Rientra tra i “servizi di ristorazione e catering” la fornitura di cibi destinati ad essere consumati immediatamente dal cliente finale, se accompagnati da servizi di supporto sufficienti a garantirne tale consumo immediato. Se invece il cliente sceglie di non avvalersi dei mezzi umani e tecnici messi a disposizione dal fornitore per accompagnare il consumo del cibo (quindi in ipotesi di consegna d’asporto o a domicilio), la prestazione non si qualifica come servizio di ristorazione, bensì come cessione di beni e, in particolare, come cessione di “prodotti alimentari”. Questo il principio sancito dalla Corte di Giustizia UE, nella sentenza 22.4.2021 relativa alla causa C-703/19, avente ad oggetto il caso di una catena di fast food che, oltre alla fornitura di cibo, forniva
anche una serie di servizi di supporto ritenuti predominanti rispetto alla fornitura degli alimenti.

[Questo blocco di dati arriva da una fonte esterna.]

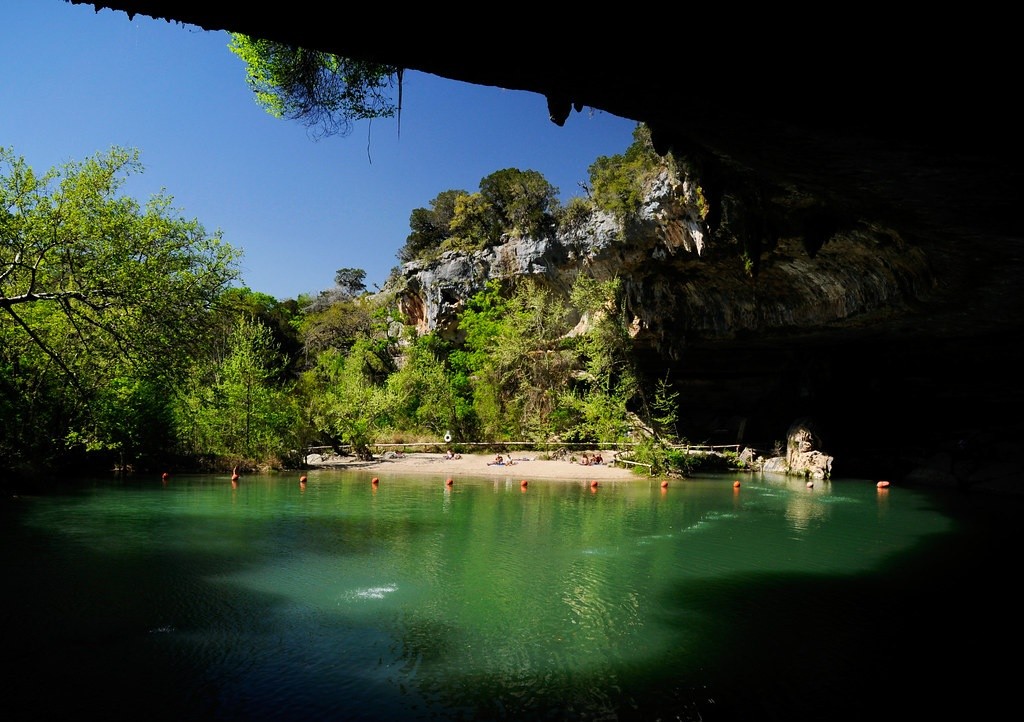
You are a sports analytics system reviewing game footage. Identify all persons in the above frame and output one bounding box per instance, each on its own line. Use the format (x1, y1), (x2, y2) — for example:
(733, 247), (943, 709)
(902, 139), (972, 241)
(579, 452), (603, 465)
(446, 448), (461, 460)
(487, 453), (512, 466)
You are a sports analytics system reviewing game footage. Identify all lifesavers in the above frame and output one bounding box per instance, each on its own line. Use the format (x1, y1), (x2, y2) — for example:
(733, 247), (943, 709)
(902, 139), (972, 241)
(444, 434), (452, 442)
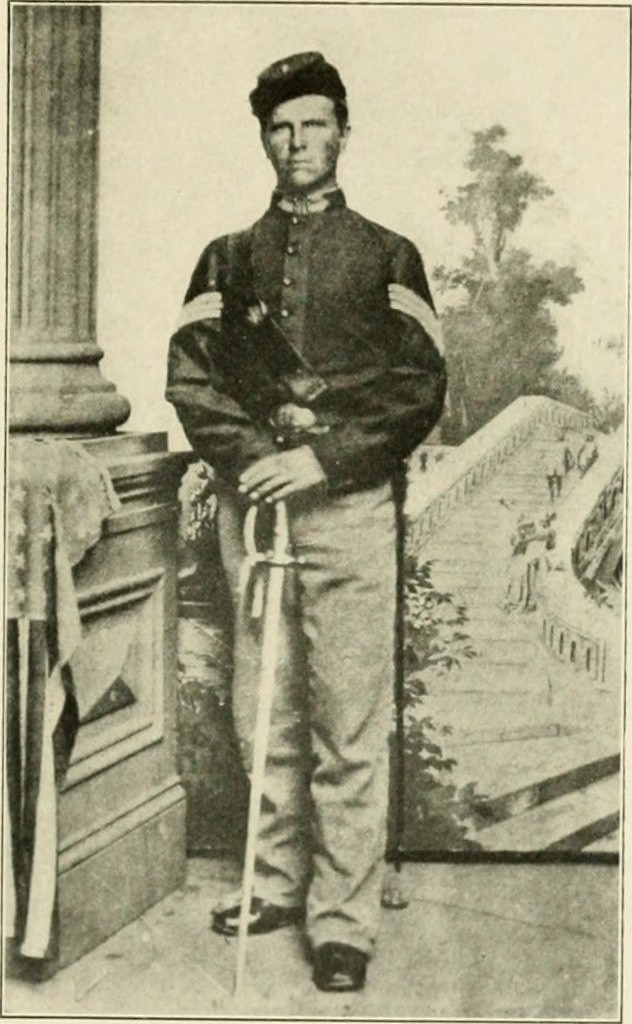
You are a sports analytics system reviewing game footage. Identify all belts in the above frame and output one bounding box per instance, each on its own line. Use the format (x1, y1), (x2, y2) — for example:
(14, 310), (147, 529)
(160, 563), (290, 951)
(271, 424), (326, 448)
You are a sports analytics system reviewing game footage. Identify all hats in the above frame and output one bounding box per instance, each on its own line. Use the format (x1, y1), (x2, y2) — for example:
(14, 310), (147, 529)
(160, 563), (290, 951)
(247, 49), (346, 98)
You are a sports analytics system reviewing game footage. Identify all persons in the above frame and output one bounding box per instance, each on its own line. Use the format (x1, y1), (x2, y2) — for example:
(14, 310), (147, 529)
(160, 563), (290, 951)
(543, 434), (597, 498)
(164, 51), (447, 991)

Per quanto sopra, il trattamento IVA è legato alla natura della cessione ovvero prestazione; essendovi quindi una differente applicazione di percentuale IVA.
I Giudici comunitari rammentano innanzitutto che l’art. 98, Direttiva n. 2006/112/CE consente ai singoli Stati membri di applicare un’aliquota ridotta a talune cessioni di beni o prestazioni di servizi indicate nell’allegato III della citata Direttiva. Gli Stati membri sono inoltre liberi di scegliere le categorie a cui concedere tale aliquota ridotta, rispettando il principio di neutralità fiscale, il quale impedisce che cessioni di beni o prestazioni di servizi simili, che si trovino in concorrenza gli uni con gli altri, siano trattati in modo diverso dal punto di vista dell’applicazione dell’IVA.
Disciplina Nazionale
Il n. 121), Tabella A, Parte III, DPR n. 633/72, con riferimento alle prestazioni di servizi, prevede l’applicazione dell’aliquota IVA ridotta al 10% per le “somministrazioni di alimenti e bevande, effettuate anche mediante distributori automatici; prestazioni di servizi dipendenti da contratti di appalto aventi ad oggetto forniture o somministrazioni di alimenti e bevande”. Con riferimento alle cessioni di beni, invece, il n. 80) della citata Tabella A prevede la medesima aliquota IVA al 10% per le cessioni di “preparazioni alimentari non nominate né comprese altrove”. Dubbi erano quindi sorti in merito al corretto trattamento IVA applicabile alle cessioni di cibi venduti con modalità “a domicilio” o “da asporto”. Nel Principio di diritto 22.2.2019, n. 9 infatti, l’Agenzia delle Entrate ha specificato che la “somministrazione di alimenti e bevande” va assoggettata all’aliquota IVA del 10 %, ai sensi del citato n. 121), mentre la “cessione con asporto” degli stessi beni deve scontare l’aliquota IVA applicabile alla singola tipologia di bene alimentare ceduto. Con l’art. 1, comma 40, Legge n. 178/2020 (Finanziaria 2021) il Legislatore ha risolto in parte la questione, fornendo l’interpretazione autentica del predetto n. 80) e ricomprendendo tra le “preparazioni alimentari” da assoggettare all’aliquota IVA al 10% le cessioni di piatti pronti e di pasti che siano stati cotti, arrostiti, fritti o altrimenti preparati in vista del loro consumo immediato, della loro consegna a domicilio o dell’asporto. Alla cessione di bevande (alcoliche e non) risulta applicabile l’aliquota IVA propria del bene ceduto. La legislazione nazionale, quindi, nel prevedere la medesima aliquota IVA ridotta, senza distinzioni tra cessioni / prestazioni di alimenti, risulta in linea con i principi espressi dalla Corte di Giustizia UE.